Last summer, a competition was launched called the World Cup of South London Parks. The format was knockout, pitting 32 of south London’s finest green spaces against each other (voted for in Twitter polls) until only one remained standing. Perhaps because there was so little actual sport on, this World Cup proved to be tribal and unexpectedly gripping. There were the big beasts: Wimbledon Common with its Wombles; Greenwich Park, a world heritage site no less; and Richmond Park with its rutting stags. Also, plucky underdogs: Peckham Rye and Archbishop’s Park, with its terrifying 225-metre zip wire.
Crystal Palace Park, though, destroyed this formidable field. First-time visitors to the 200 acres of rolling parkland between Sydenham and Penge might be a little bemused by this result. Go on a Sunday and the loudest noise will not be birdsong, but the droning buzz of the radio-controlled model-car racing club, which occupies prime real estate in the centre.
Even impassioned fans of Crystal Palace Park have to concede that this is a space whose halcyon days are bygone. It’s a place whose landmarks and achievements are qualified by the words “used to”. It used to be the UK’s top tourist destination, when the original glass and iron structure after which it is named – which was 563 metres long and three times the size of St Paul’s cathedral – was moved here in 1854, after dropping jaws at the Great Exhibition in Hyde Park in 1851. In its first year, the Palace of the People, as it was known, welcomed six million visitors, at a time when the population of the UK was only 18 million.
It used to be the premier sports venue in the land: WG Grace used to play cricket here; the FA Cup final was held on the grounds until the first world war. When I was growing up, Crystal Palace was renowned as an athletics venue, the site of the country’s first rubberised all-weather track. Seb Coe, Steve Ovett and Steve Cram ran in the stadium; when Steve Backley set the world javelin record there, the News at Ten had to start three minutes late.
The park used to be a place of cultural significance, too. The Crystal Palace Bowl, an amphitheatre of grass with a lake-fronted stage, has been headlined by Pink Floyd, the Beach Boys and hosted the final London performance of Bob Marley & the Wailers, their largest UK show. In 1998, a new stage with a Richard Serra-inspired slanting roof made from pre-weathered Corten steel – nicknamed “the rusty laptop” – was shortlisted for the RIBA Stirling Prize.
The rusty laptop is now in disrepair: the acoustics were always appalling and the area prone to flooding. And such mishaps are a recurring feature in the disaster-prone history of Crystal Palace Park.
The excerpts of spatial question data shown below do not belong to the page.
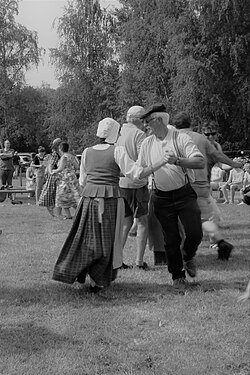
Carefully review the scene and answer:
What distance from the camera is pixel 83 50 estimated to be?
3972 cm

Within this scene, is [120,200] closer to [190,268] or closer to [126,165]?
[126,165]

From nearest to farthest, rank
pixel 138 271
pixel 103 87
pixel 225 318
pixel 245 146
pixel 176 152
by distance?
1. pixel 225 318
2. pixel 176 152
3. pixel 138 271
4. pixel 245 146
5. pixel 103 87

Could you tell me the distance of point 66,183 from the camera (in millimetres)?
11742

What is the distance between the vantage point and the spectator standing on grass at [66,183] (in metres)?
11.6

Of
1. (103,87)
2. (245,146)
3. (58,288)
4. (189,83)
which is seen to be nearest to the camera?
(58,288)

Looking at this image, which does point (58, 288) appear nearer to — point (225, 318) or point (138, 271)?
point (138, 271)

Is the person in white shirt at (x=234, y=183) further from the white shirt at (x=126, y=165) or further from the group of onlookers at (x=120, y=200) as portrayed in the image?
the white shirt at (x=126, y=165)

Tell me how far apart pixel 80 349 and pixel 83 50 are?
122 feet

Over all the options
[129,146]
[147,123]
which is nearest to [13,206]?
[129,146]

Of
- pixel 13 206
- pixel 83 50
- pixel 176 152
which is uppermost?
pixel 83 50

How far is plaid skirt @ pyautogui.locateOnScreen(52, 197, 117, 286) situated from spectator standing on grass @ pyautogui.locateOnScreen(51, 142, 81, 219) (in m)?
6.02

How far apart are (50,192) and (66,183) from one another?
447 mm

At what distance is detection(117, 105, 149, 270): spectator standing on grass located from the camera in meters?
6.65

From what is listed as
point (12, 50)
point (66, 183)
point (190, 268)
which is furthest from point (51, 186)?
point (12, 50)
The original Palace of the People was in financial trouble from day one, as it struggled to the recoup the £1.3m (£133m in today’s money) that it cost to build it and then move it. It was damaged by winds in 1861 and a fire in 1866. There have been other misfortunes: in 1896, Bridget Driscoll became the first UK pedestrian to be killed by a car, travelling at 4mph, here; in 1900, an elephant called Charlie escaped from a circus that had taken up temporary residence in the park and trampled his keeper to death.
Then, in November 1936, the palace burned to the ground. Winston Churchill came to watch the blaze and pronounced: “This is the end of an age.” There have been discussions over the years about what to do with the site: in 2013, Boris Johnson, then mayor of London, reached a tentative agreement with Chinese developers. But nothing has come of them. The space where the palace once stood is a field, some grand stone steps and the odd headless statue.
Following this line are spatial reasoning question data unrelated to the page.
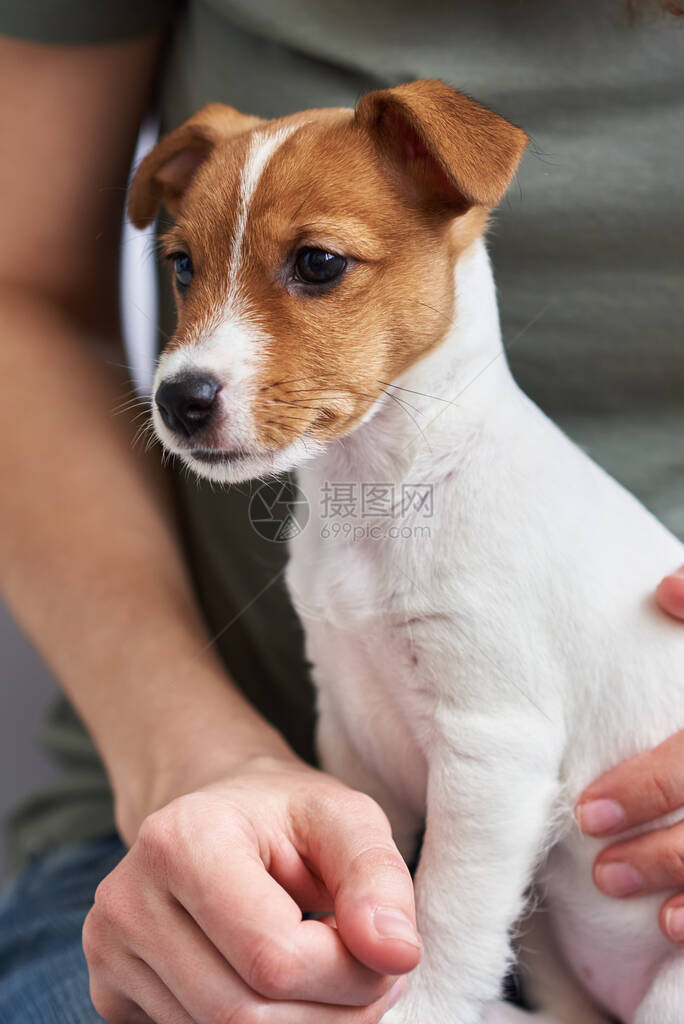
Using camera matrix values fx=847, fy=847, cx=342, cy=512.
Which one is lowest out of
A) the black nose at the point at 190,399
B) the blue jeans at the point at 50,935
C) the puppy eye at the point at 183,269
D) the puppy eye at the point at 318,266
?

So, why would anyone want to visit Crystal Palace Park now? True, it sounds a little bleak, but there is something magical about this place. I knocked about there a lot during the lockdowns with my kids. I never failed to find something to pass an hour or two: whether it was watching teenagers trying to cross the moat to get to the rusty laptop, or athletes playing beach volleyball on the 3,000 tonnes of sand shipped over from Horse Guards Parade after the 2012 Olympics. Much as the ruins of a castle are more interesting than a pristine one, a trip to Crystal Palace Park affords your imagination unlimited opportunities to fill in the gaps of history.
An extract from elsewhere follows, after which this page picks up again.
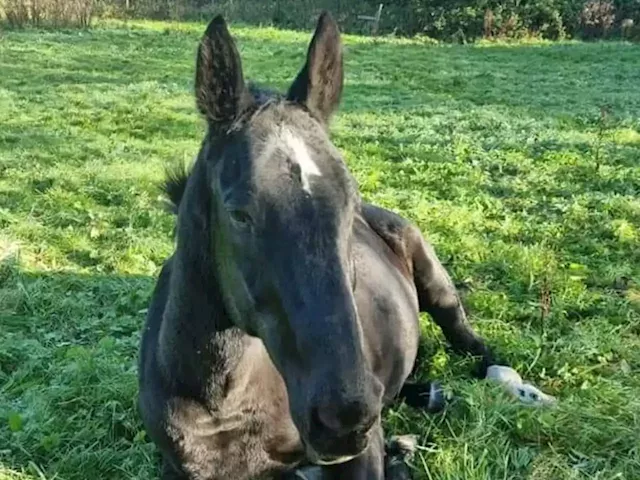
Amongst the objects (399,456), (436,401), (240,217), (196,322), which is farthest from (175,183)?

The draw nowadays is the “dinosaurs”: 30 palaeontological statues created by Benjamin Waterhouse Hawkins in the 1850s that were his best guess at what dinosaurs looked like. (Spoiler: he didn’t get it quite right.) And then there are just the bizarre things this place has been and seen. The Crystal Palace was the site of the first mass-use public toilets; it hosted the first ever cat show. Show me the child (under eight) who’s not impressed by these feats. Also, new for 2020/21, the park now has a walk-through Covid-19 testing site. Who says Crystal Palace Park hasn’t moved with the times?
The great architect Sir Norman Foster describes the Crystal Palace as his favourite building: he calls it “the birth of modern architecture”. It may not be what it was, but it is still, as the World Cup of South London Parks shows, a place of wonder and eccentricity.